WebFund 2015W Lecture 12

Video

The video from the lecture given on February 23, 2015 is now available.

Notes

On-Screen Notes

Lecture 12
----------

Midterms to be returned Wednesday

Today: MongoDB and databases


Parts of a web application:
* Front End: client-side code (HTML, CSS, JavaScript)
  - runs in the browser
* Back End: server-side code
  - web server: PHP, Python, Java, *JavaScript* (node)
  - database: MySQL, Oracle, PostgresQL, MongoDB, ...

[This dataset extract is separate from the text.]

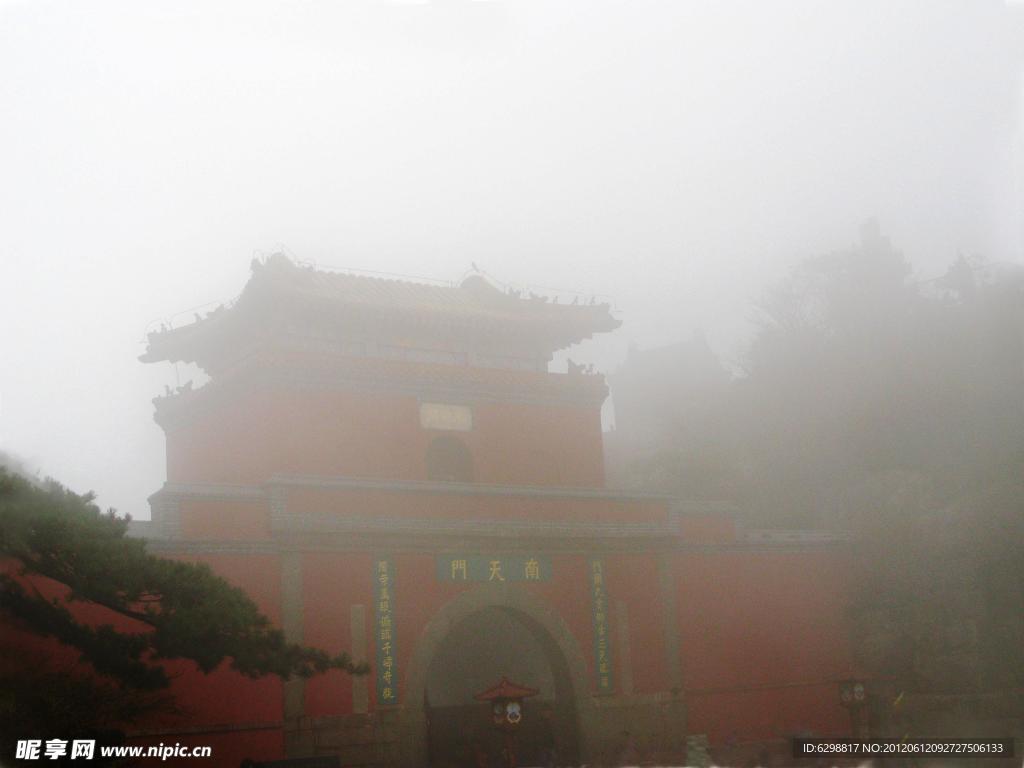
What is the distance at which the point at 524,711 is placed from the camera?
690 inches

Early web servers just used a filesystem
 - good for static content
 - bad for concurrent access


Why concurrency?
 - many different web clients trying to modify the "same" resources
 - e.g., passwords stored in a file
 - *really* bad when using multiple web servers

Databases are good at
 - fine-grained data concurrency
 - not as easy to "scale" (cause concurrency is hard)
 - that's SOMEBODY ELSE's PROBLEM

Why not just have web clients talk to the database?
 (cut out the middle man)
 - security: don't want all clients to access ALL data
    - databases do have access control but generally not suitable for most web applications
    - also, data validation
 - scalability
    - databases are relatively slow
    - often stick a caching layer in front/separate out static content


Types of databases
------------------
SQL versus NoSQL databases

Actually, many kinds of NoSQL databases

Difference is *transactions*


SQL => relational databases

Data is divided into tables

tables have columns (fields) and rows (records)

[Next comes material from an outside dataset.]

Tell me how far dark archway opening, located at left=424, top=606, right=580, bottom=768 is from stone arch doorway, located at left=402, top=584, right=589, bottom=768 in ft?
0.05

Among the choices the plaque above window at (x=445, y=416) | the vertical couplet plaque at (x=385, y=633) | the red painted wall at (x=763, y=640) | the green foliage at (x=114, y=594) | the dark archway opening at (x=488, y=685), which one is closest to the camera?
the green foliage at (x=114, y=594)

Columns have types (date, string, number, etc)

Table for customers
fields (columns)
 - Customer ID (primary key)
 - name
 - street
 - city
 - province
 - etc.

Table for invoices
 - Invoice ID (primary key)
 - Customer ID
 - what they purchased
 - amount


Relations connect tables

Relations often work best with unique keys
 - fields where every record has a unique value


Scenario
 - creating first invoice for a new customer
 - problem: system crashes after adding the invoice but before adding the customer's info
 - transaction is what makes sure this never happens
   - if just an invoice or a customer change, transaction is not complete and data is thrown away

Transaction:
 - start transaction
 - make your changes
    - add the invoice
    - add the customer
 - commit transaction if all changes succeeded, otherwise abort

Relational databases have *overhead* and *complexty* and *security issues*


NoSQL => no transactions

We're using MongoDB
 - "document store"
 - i.e., JSON store (Technically, BSON)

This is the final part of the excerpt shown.